Backside power delivery and heat management
Another key factor is power delivery. Traditional networks bring signals and power through the front of the wafer, occupying space in many metal layers. Backside power delivery networks (BSPDN) separate some of this routing, freeing front-side space for signals. The potential advantage is clear: less congestion, better current delivery, and more headroom for scaling.
But it’s not without costs. Moving the power network alters thermal paths and can complicate heat dissipation. Imec’s technical analyses of backside power delivery highlight the need to carefully study design options and thermal trade-offs. In high-performance chips—where heat is already a serious constraint—any physical change has significant consequences.
The roadmap also mentions integrating voltage regulators on the package, interposer, or even the wafer’s backside. For AI systems and high-performance computing, providing stable power to multiple chiplets, HBM stacks, and accelerators requires a more precise electrical architecture. Power no longer remains external to the chip; it becomes part of the sophisticated system design.

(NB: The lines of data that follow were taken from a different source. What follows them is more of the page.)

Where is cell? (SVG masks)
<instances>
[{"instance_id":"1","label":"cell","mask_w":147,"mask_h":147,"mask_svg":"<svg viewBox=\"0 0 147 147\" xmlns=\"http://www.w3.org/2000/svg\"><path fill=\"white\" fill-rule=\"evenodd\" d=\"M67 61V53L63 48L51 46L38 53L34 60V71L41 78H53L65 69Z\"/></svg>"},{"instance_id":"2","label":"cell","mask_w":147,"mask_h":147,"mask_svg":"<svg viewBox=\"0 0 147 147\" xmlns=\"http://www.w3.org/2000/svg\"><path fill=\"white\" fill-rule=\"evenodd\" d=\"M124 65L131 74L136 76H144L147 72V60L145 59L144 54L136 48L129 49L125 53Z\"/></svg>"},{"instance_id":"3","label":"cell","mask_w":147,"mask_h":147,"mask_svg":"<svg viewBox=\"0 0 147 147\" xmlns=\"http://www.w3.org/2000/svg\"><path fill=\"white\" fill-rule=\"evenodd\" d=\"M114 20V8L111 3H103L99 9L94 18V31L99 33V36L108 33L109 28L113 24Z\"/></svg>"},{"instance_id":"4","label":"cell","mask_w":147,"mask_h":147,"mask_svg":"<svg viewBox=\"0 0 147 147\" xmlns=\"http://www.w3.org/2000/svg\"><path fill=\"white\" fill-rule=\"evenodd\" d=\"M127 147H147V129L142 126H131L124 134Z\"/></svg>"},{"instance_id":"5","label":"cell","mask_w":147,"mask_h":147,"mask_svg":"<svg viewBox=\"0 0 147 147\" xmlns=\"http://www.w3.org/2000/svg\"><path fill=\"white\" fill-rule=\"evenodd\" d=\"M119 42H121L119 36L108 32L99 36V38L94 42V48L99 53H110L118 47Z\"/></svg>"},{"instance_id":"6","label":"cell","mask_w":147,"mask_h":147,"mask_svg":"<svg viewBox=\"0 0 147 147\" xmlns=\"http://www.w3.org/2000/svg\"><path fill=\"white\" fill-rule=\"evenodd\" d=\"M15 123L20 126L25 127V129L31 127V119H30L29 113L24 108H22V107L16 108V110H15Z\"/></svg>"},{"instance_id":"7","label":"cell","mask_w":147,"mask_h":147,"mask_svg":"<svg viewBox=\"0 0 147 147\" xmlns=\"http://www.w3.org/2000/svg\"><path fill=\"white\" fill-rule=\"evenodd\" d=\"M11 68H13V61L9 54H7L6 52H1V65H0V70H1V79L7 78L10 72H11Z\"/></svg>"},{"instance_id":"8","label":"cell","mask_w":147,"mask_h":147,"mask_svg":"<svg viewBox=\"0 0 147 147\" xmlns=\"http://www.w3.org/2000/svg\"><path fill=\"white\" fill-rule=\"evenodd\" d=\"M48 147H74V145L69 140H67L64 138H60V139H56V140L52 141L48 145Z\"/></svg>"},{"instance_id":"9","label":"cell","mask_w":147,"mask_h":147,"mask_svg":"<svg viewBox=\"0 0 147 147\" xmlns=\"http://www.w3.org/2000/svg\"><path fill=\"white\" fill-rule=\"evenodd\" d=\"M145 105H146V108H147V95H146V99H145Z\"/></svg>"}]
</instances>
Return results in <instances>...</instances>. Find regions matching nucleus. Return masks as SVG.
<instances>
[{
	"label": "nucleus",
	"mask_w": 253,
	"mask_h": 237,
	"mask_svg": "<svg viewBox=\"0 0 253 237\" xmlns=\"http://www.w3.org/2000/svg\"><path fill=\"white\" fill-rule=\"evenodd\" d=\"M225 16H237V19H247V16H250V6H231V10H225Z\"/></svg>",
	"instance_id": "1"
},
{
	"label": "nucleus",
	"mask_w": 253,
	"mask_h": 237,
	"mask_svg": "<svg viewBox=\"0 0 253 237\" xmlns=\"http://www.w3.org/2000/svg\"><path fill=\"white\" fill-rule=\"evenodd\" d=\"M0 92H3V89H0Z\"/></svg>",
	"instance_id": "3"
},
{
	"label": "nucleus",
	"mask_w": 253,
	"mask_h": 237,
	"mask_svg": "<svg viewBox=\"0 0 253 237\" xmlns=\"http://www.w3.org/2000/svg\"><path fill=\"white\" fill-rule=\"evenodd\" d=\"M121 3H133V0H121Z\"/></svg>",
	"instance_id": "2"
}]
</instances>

The core message of the roadmap is that the future of semiconductors depends not on a single miracle technology but on orchestrating new transistors, more efficient wiring, power delivery, materials, 3D packaging, near-memory storage, and thermal management. Miniaturization continues, but it no longer progresses in isolation.
If the projections hold, reaching sub-1 nm chips will not be a simple node change. It will be the culmination of nearly a decade of technological development—from current nanosheets to CFETs and, eventually, to 2D materials. Simultaneously, the industry will need to justify each step economically. With ever-costlier fabs and increasing importance of advanced packaging, not every product will require the most cutting-edge node.

The major AI accelerators, high-performance CPUs, and data center chips will continue pushing the frontier. The rest of the market will likely combine mature nodes, chiplets, and packaging techniques to balance cost and performance. Moore’s law is alive but more costly, more vertical, and far more complex to summarize with a single nanometer number.
Frequently Asked Questions
When will chips below 1 nm arrive?
Imec’s roadmap places the first sub-1 nm node around 2034, with the A7 or 0.7 nm node based on CFET. This is not a guaranteed commercial production date.
What is a CFET?
A CFET is a complementary transistor that stacks nMOS and pMOS devices vertically to enhance logical density beyond what conventional nanosheets can achieve.
What are 2D FETs?
They are transistors that use two-dimensional materials in the conduction channel. They are being studied as a route to extend logical scalability toward nodes of 0.2 nm and smaller.
Why isn’t reducing transistor size enough anymore?
Because current limits also come from interconnects, power delivery, heat, memory, and manufacturing costs. Modern performance increasingly depends on the overall system design.